A Devoção à São Miguel Arcanjo

Deus exalta os humildes e resiste aos soberbos, dizem as Escrituras Santas. São Miguel foi sempre muito amado e venerado pelo povo de Deus. O senhor o constituiu guarda e protetor da nação israelita, como se lê no profeta Daniel: “Surgirá Miguel, o grande Príncipe, que guardará o teu povo.” (Dan 12, 1) e quando da tomada da cidade de Jericó, São Miguel aparece a Josué e diz-lhe: “Eu sou o chefe dos exércitos do Senhor.” Caindo Josué por terra, exclama: “Que manda o Senhor ao seu servo?” Retorquiu-lhe o Arcanjo:

“Todos os homens de armas marcharão em torno da cidade uma vez por dia, durante seis dias; no sétimo, os sacerdotes seguirão à frente da Arca da Aliança, após o toque das sete trombetas.

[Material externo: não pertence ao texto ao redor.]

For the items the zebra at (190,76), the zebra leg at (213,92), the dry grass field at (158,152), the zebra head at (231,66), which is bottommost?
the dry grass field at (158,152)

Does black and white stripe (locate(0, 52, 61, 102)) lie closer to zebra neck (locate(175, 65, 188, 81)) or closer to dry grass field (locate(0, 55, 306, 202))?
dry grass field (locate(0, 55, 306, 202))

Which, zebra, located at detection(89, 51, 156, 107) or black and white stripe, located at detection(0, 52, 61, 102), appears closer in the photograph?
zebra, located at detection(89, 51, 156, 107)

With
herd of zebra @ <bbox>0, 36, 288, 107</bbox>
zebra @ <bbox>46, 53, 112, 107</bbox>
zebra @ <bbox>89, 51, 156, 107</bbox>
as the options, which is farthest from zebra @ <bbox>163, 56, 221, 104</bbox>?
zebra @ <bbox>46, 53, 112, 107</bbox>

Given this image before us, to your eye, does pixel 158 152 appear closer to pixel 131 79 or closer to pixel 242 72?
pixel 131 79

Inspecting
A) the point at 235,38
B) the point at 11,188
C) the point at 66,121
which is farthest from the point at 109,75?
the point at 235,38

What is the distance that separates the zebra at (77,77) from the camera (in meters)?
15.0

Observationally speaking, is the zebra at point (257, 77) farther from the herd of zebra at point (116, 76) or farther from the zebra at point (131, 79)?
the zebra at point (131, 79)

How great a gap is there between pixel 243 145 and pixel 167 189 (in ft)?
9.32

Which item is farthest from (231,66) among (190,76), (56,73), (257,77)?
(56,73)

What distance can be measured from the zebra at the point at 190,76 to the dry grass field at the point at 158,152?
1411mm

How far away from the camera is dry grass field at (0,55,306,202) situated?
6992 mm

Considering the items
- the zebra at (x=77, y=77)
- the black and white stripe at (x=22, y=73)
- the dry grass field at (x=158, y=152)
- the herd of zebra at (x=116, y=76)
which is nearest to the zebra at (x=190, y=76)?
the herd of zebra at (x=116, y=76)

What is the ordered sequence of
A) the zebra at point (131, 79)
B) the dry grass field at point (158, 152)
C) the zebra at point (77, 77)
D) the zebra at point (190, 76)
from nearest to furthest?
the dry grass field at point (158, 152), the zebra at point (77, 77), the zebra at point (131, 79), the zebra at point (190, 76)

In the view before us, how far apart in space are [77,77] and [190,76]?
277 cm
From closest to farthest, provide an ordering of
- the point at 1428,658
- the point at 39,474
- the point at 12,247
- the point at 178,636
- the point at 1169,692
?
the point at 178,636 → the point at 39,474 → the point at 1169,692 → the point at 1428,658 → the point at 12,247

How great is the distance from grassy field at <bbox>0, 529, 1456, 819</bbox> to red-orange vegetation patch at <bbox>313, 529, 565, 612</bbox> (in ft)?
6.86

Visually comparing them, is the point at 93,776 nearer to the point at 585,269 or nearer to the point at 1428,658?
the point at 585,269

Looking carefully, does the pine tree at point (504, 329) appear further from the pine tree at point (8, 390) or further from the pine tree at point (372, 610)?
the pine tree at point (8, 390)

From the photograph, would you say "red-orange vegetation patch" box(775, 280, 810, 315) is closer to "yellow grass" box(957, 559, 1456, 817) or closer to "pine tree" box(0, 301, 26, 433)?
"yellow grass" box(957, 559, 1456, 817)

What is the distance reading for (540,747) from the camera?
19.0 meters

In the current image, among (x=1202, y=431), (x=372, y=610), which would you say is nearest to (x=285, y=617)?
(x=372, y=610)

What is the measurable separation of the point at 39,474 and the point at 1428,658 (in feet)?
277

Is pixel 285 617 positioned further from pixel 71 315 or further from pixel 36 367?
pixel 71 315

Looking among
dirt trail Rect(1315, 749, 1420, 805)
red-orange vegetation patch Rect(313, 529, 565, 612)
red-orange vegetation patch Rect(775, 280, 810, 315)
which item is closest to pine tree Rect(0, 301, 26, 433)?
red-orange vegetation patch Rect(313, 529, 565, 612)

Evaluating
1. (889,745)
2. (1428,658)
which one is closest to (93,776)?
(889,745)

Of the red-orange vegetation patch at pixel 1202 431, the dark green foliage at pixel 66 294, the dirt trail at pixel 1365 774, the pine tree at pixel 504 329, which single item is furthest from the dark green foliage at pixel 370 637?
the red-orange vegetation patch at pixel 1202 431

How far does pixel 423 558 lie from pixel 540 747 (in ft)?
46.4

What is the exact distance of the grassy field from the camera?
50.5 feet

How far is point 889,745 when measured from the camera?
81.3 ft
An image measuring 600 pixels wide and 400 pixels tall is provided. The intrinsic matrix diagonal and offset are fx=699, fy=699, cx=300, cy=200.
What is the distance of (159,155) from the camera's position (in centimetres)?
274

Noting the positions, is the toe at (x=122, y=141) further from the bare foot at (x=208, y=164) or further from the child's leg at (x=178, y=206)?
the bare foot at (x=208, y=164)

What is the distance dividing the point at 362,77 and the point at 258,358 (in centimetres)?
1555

Logo que o som das trombetas, prolongado e nítido, ressoe aos vossos ouvidos, todo o povo soltará gritos clamorosos, nessa altura as muralhas da cidade desmoronar-se-ão e o povo penetrará nela cada um no lugar à sua frente.”

E ao falar dos séculos futuros e sobretudo do que há de acontecer perto do Juízo Final, o Anjo enviado por Deus ao Profeta Daniel, diz-lhe estas palavras: “Naquele tempo surgirá Miguel, o grande príncipe que protege os filhos do teu povo. Será este um período de angústia tal, que não terá havido outro semelhante desde que existem nações até àquele tempo. Ora dentre a população do teu povo, serão salvos todos os que se encontrarem inscritos no Livro da vida eterna” (Daniel 12).

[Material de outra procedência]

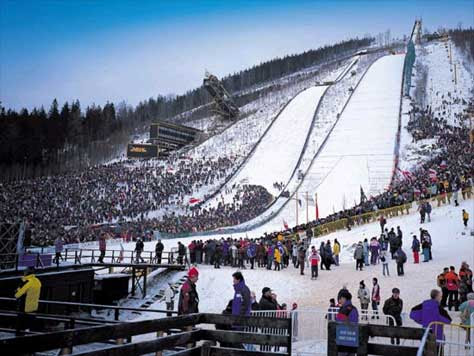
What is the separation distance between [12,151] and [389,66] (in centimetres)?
5933

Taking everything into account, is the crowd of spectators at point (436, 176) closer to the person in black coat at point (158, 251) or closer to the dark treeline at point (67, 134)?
the person in black coat at point (158, 251)

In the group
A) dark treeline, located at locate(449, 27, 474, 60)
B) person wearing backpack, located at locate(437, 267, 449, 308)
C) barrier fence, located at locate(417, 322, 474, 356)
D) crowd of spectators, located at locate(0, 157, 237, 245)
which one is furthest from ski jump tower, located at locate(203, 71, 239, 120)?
barrier fence, located at locate(417, 322, 474, 356)

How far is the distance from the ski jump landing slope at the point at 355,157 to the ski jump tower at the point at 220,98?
19.0m

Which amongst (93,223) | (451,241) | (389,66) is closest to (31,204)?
(93,223)

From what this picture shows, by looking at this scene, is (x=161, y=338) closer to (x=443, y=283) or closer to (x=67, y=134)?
(x=443, y=283)

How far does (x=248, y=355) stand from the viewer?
489cm

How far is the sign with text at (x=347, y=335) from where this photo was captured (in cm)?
471

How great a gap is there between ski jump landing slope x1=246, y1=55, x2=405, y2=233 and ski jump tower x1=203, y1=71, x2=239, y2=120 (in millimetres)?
18977

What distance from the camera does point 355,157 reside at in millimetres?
45844

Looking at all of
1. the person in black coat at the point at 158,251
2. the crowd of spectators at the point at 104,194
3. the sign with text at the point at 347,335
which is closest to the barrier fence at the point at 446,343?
the sign with text at the point at 347,335

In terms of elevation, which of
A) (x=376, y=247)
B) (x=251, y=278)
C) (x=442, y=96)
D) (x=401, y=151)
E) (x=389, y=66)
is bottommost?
(x=251, y=278)

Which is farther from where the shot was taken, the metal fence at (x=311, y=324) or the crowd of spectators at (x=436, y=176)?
the crowd of spectators at (x=436, y=176)

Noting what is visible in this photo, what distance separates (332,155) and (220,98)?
30.1 metres

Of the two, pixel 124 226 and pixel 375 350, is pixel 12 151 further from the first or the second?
pixel 375 350
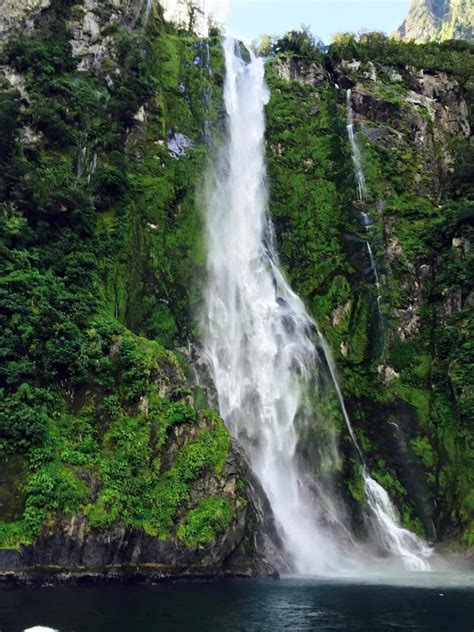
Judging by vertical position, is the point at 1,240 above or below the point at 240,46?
below

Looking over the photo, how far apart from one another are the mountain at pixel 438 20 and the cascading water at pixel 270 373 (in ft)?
296

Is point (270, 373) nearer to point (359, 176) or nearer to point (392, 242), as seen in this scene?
point (392, 242)

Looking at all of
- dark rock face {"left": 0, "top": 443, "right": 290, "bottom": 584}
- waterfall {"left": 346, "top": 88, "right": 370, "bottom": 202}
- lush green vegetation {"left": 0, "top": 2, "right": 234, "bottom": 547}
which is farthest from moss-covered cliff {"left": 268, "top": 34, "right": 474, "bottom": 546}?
dark rock face {"left": 0, "top": 443, "right": 290, "bottom": 584}

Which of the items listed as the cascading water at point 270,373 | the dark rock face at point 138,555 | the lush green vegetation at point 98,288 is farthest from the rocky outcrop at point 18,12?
the dark rock face at point 138,555

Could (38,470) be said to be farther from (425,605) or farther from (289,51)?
(289,51)

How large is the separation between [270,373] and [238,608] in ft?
47.8

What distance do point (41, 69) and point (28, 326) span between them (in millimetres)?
18426

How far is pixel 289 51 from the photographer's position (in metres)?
46.6

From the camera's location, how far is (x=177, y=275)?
31.0 metres

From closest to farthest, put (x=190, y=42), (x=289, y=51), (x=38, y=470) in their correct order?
(x=38, y=470) < (x=190, y=42) < (x=289, y=51)

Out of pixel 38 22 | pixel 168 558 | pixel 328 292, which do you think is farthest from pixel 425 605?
pixel 38 22

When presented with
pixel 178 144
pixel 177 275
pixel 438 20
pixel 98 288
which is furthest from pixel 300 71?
pixel 438 20

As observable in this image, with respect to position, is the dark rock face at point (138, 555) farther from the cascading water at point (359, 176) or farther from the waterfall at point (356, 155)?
the waterfall at point (356, 155)

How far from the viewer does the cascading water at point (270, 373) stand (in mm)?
25438
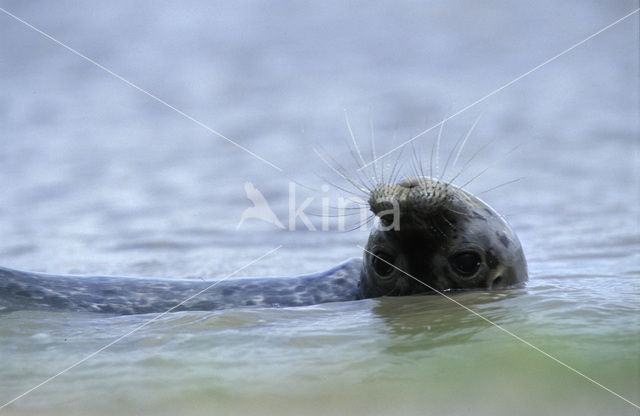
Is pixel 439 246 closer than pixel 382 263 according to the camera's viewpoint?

As intervenções de São Miguel em favor do povo de Deus, quer no Antigo, quer no Novo Testamento, motivaram da parte da Igreja, desde o princípio, uma especial veneração por este Arcanjo que ela sempre considerou e honrou com um culto especial, como guarda e protetor da família divina no seu peregrinar por este Mundo até à casa do Pai. Em documentos oficiais dos Sumos Pontífices e de modo especial no culto litúrgico, Miguel é honrado como protetor e guarda da Igreja e como padroeiro dos agonizantes; também é ele quem introduz as almas dos que deixam este Mundo, junto do Trono de Deus para o julgamento.

A Igreja de que ele é o Protetor e guarda defensor da família divina que somos nós, os cristãos, invoca-o como advogado de defesa na vida e na hora da morte.